«La leucemia è in remissione, in coma Erika mi faceva sentire la canzone di Olly »

ANCONA – Il campione di basket di Ancona, Achille Polonara, si è raccontato a Verissimo con gli occhi che brillavano, consapevole che il suo è un destino straordinario, fatto di successi e di cadute, ma mai di sconfitte.
«Sembrava influenza, era leucemia»
Alla padrona di casa Silvia Toffanin ha parlato di quando ha scoperto di avere la leucemia mieloide acuta: «Sembrava una febbre qualunque, credevo di avere un’influenza ma mi sentivo spossato e quindi non sono riuscito a giocare. Poi i primi di giugno faccio un controllo per il tumore ai testicoli scoperto due anni prima e nell’esame del sangue il valore dell’emoglobina era molto basso: a Bologna ho proseguito gli approfondimenti e l’esame del midollo ha dato la sentenza di leucemia mieloide acuta. Come reagito? Malissimo».
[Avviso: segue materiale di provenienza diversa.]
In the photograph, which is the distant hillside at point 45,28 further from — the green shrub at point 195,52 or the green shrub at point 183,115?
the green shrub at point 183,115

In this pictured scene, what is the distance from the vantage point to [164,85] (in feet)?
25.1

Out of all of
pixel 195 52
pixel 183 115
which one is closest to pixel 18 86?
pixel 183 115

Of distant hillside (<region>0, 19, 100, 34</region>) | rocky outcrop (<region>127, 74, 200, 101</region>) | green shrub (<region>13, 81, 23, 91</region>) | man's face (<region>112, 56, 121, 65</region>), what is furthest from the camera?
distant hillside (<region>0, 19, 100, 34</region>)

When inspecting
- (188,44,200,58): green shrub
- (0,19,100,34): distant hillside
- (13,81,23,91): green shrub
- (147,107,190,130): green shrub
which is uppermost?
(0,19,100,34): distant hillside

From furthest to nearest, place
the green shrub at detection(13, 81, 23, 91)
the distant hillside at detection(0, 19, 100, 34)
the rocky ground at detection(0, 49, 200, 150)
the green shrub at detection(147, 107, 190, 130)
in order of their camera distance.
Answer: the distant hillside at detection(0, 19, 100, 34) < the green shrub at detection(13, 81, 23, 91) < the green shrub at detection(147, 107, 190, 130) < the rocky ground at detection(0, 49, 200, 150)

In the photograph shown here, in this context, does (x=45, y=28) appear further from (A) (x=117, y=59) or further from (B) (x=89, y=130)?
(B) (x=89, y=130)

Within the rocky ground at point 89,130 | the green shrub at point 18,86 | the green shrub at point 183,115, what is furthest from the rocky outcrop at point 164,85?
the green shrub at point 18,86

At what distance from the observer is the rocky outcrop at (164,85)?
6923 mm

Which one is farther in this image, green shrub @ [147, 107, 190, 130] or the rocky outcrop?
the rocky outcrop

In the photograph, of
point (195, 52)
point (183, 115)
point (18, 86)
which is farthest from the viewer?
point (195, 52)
La moglie Erika e quella telefonata choc
Al fianco di Polonara la moglie Erika Bufano, entrata in studio tra gli applausi. A lei il compito di ripercorrere il momento più drammatico del percorso dopo il trapianto di midollo, avvenuto il 25 settembre. «Era andato tutto bene, i valori si stavano alzando – ricorda – ma il 16 ottobre ricevo una telefonata dall’ospedale e mi fanno capire che la situazione è precipitata».
Il coma e la canzone di Olly
Durante l’operazione per togliere il catetere venoso, Achi si è sentito male ed è entrato in coma.
La moglie Erika non l’ha mai lasciato un attimo: «Stavo con lui tutti i giorni, gli raccontavo dei bimbi, gli facevo sentire la canzone di Olly (“Questa Domenica”) e provavo sempre a dargli forza. Alla fine mi ha ascoltata ed ha riaperto gli occhi».
Polonara non ricorda nulla di quei giorni nel limbo: «E anche dopo il risveglio mi sentivo confuso. Ci è voluto un po’ prima di ricordare la mia vita. Ora la malattia è in remissione, ma mi attendono altre visite».
La Toffanin chiede se sogna di tornare in campo: «Certo, ma prima vengono la salute e la mia famiglia. Passiamo le festività tranquilli».